Da staunst du, was? Plötzlich haben wir eine ganz andere Abfrage, einfach, weil wir in das entsprechende Feld ein paar Anführungszeichen und entsprechende Befehle (im Beispiel unterstrichen) gesetzt haben. Wenn wir der Logik folgen, dann soll jetzt die Datenbank alles zurückliefern, egal welchen Namen der Beitrag hat und egal, ob veröffentlicht oder nicht. Die Datenbank ist „dumm“. Sie weiß nicht, was eigentlich gewollt war, sondern befolgt stur jeden Befehl, mit dem man sie füttert.
Plötzlich würde die Datenbank mir also alle Beiträge liefern, die egal welchen Namen haben und veröffentlicht sind oder egal welchen Namen haben und unveröffentlicht sind. Kurz gesagt: Alle Beiträge würden ausgespielt werden, auch die, die ich noch für mich behalten möchte. Genau das nennt man SQL-Injection. Also einschleusen von Befehlen in die regulären Anfragen an die Datenbank, die nicht vorgesehen wurden.
Keine Sorge!
Wir Entwicklerinnen wissen das natürlich und haben da so unsere Tricks, um das zu verhindern. Wir können zum Beispiel die Nutzerinnenanfrage überprüfen, ob die in unserem Beispiel Anführungszeichen enthält, oder wir können die Antwort der Datenbank nochmal filtern, ob da etwa Elemente dabei sind, die noch nicht veröffentlicht sind. Aber trotzdem ist es eine sehr häufig angewandte Technik und vor allem eine, die sehr einfach ist, denn sie nutzt die ganz normalen Abfragetechniken der Webseite aus. Es bedarf also keiner Lücke im System, sondern unsauberes Arbeiten bei der Verarbeitung der Nutzerinnenanfragen reicht aus, um hier eine Schwachstelle zu schaffen.

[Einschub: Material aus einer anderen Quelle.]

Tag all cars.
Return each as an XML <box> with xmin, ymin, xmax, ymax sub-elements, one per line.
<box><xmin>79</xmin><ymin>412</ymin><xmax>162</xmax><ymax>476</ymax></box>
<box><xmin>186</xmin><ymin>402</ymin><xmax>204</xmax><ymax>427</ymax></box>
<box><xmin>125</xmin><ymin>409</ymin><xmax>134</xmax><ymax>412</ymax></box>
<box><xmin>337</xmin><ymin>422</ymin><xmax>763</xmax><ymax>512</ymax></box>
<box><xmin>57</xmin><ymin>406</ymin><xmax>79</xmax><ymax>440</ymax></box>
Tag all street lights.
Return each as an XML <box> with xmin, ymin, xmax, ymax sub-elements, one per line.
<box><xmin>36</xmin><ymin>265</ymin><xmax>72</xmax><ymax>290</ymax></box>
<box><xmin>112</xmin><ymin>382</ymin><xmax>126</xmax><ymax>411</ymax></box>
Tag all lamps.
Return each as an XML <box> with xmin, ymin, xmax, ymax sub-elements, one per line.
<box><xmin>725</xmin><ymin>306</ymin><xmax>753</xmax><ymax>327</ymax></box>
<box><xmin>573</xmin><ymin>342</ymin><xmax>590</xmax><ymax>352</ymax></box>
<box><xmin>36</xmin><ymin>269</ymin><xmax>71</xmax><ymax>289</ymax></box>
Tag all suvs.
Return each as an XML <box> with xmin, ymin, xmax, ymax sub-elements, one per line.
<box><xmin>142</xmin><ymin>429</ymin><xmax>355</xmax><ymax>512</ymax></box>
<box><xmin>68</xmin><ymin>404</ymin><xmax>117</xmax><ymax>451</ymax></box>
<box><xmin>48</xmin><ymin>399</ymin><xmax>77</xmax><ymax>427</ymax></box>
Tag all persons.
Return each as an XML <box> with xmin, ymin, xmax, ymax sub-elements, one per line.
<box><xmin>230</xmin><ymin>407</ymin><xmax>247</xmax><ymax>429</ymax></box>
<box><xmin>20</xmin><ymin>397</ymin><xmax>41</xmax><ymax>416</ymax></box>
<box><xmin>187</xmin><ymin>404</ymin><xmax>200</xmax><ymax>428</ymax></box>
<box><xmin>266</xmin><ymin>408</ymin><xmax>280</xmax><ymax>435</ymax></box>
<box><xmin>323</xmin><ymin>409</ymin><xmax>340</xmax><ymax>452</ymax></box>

Trotzdem wurde mit dieser Technik durch geschicktes ausnutzen von solchen Abfragen schon so manches Passwort gestohlen. Das Wissen um diese Gefahren ist also für alle Entwicklerinnen äußerst wichtig.
Ich hoffe, dass der Beitrag nicht zu technisch war und dir einen kleinen Einblick ins #Neuland gegeben hat. Nutze auch gerne das Kontaktformular für Feedback!
Quellen:
- https://www.spiegel.de/netzwelt/web/internet-wird-50-wie-alles-mit-zwei-buchstaben-und-einem-absturz-anfing-a-1293668.html
P.S. In diesem Beitrag habe ich das generische Femininum verwendet. Ich hoffe, die Männer, die den Beitrag lesen, fühlen sich genauso mitgemeint, wie es die Frauen sich schon immer beim generischen Maskulinum fühlen sollen.